Problem 1 [Testing Faith]

Download the “old faithful” data set from blackboard. This contains samples of a 2-D random variable:
the first dimension is the duration of the old faithful geyser eruptions. The second is the waiting time
between eruptions. Generate a 2-D scatter plot of the data. Run a k-means clustering routine on the data
for k=2. Show the two clusters in a scatterplot


In [1]:
%matplotlib inline
import matplotlib.pyplot as plt
import pandas as pd
from sklearn.cluster import KMeans
import seaborn as sns
import numpy as np

In [2]:
df = pd.read_table('data/old-faithful.txt')
df.head()


Out[2]:
eruption waiting
0 3.600 79
1 1.800 54
2 3.333 74
3 2.283 62
4 4.533 85

In [3]:
df.plot.scatter('eruption', 'waiting')


Out[3]:
<matplotlib.axes._subplots.AxesSubplot at 0x7fccee020f90>

In [4]:
y_pred = KMeans(n_clusters=2, random_state=0).fit_predict(df)

In [5]:
plt.scatter(df[[0]], df[[1]], c=y_pred)


Out[5]:
<matplotlib.collections.PathCollection at 0x7fcce03ff8d0>

k-means finds the two well separated clusters in this case

Problem 2 [Generating Mixed Samples]

Implement a random number generator for a random variable with the following mixture distribution: $f(x) = 0.4N(-1,1) + 0.6N(1,1)$

Generate N=1000 samples and histogram them.

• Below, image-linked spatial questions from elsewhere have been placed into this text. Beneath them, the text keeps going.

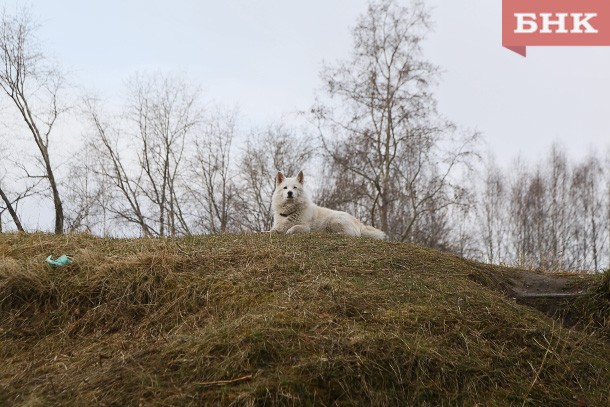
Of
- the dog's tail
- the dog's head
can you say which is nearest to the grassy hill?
the dog's head

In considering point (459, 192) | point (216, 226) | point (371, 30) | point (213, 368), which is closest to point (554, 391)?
point (213, 368)

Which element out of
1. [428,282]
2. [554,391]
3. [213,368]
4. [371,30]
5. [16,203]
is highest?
[371,30]

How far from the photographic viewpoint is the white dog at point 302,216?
1019 centimetres

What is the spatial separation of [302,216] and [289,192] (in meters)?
0.55

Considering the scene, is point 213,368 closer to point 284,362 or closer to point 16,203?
point 284,362

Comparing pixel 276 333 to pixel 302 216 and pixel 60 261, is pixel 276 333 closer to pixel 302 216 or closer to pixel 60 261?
pixel 60 261

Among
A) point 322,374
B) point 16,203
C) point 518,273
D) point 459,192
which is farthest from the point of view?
point 459,192

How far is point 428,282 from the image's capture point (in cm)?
599

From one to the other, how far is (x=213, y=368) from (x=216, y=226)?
86.7 ft

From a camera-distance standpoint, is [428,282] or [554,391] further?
[428,282]

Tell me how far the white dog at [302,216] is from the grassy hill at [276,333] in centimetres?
297

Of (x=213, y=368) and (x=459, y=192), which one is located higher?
(x=459, y=192)

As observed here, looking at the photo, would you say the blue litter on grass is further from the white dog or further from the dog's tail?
the dog's tail

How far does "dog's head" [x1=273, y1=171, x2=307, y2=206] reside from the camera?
10.2 meters
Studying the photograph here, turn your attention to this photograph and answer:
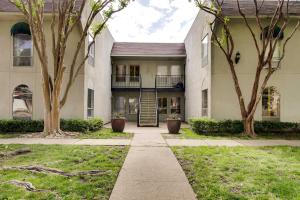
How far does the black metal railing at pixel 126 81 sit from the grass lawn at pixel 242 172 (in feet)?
63.1

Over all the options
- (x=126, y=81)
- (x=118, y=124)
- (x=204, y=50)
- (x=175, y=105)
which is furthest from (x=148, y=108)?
(x=118, y=124)

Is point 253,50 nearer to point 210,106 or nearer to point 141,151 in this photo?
point 210,106

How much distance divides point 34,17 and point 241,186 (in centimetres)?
1262

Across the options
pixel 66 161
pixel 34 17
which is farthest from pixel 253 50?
pixel 66 161

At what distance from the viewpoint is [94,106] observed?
67.2 ft

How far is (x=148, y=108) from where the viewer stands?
24.6 m

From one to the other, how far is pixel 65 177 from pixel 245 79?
539 inches

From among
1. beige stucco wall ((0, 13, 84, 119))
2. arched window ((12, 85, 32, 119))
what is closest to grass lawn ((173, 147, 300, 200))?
beige stucco wall ((0, 13, 84, 119))

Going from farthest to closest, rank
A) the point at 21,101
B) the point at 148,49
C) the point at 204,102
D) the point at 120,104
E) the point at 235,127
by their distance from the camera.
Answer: the point at 120,104 < the point at 148,49 < the point at 204,102 < the point at 21,101 < the point at 235,127

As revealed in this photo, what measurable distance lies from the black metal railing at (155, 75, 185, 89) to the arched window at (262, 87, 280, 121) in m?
11.3

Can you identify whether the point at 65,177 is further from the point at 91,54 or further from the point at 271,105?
the point at 271,105

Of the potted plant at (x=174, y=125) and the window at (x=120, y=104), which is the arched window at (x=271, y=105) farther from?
the window at (x=120, y=104)

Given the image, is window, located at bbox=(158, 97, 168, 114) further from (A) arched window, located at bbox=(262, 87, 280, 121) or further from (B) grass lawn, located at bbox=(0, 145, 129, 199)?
(B) grass lawn, located at bbox=(0, 145, 129, 199)

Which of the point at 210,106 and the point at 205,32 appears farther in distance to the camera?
the point at 205,32
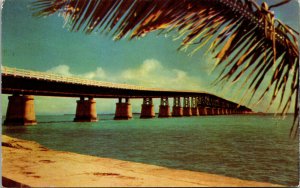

Try out a k-means clustering routine (k=2) on the data.


In [6]:
def mixture_model(mu1,mu2,s1,s2,alpha):
    return alpha*np.random.normal(mu1, s1, 1000) + (1-alpha)*np.random.normal(mu2, s2, 1000)


mixture_samples = mixture_model(-1,1,1,1,0.4)
plt.scatter(range(1000), mixture_samples)


Out[6]:
<matplotlib.collections.PathCollection at 0x7fcce03662d0>

In [7]:
plt.hist(mixture_samples, bins=20)


Out[7]:
(array([   1.,    2.,    7.,   12.,   13.,   20.,   33.,   56.,   83.,
          90.,  125.,  124.,  110.,   88.,   83.,   70.,   44.,   19.,
          11.,    9.]),
 array([-2.27885441, -2.06209541, -1.84533641, -1.62857741, -1.41181841,
        -1.19505942, -0.97830042, -0.76154142, -0.54478242, -0.32802342,
        -0.11126442,  0.10549458,  0.32225358,  0.53901258,  0.75577158,
         0.97253058,  1.18928957,  1.40604857,  1.62280757,  1.83956657,
         2.05632557]),
 <a list of 20 Patch objects>)

In [8]:
y_pred = KMeans(n_clusters=2, random_state=0).fit_predict(mixture_samples.reshape(-1,1))

In [9]:
plt.scatter(range(1000), mixture_samples, c=y_pred)


Out[9]:
<matplotlib.collections.PathCollection at 0x7fccde780450>

The clusters seem to have been separated as expected, based on the mean of the underlying Gaussian.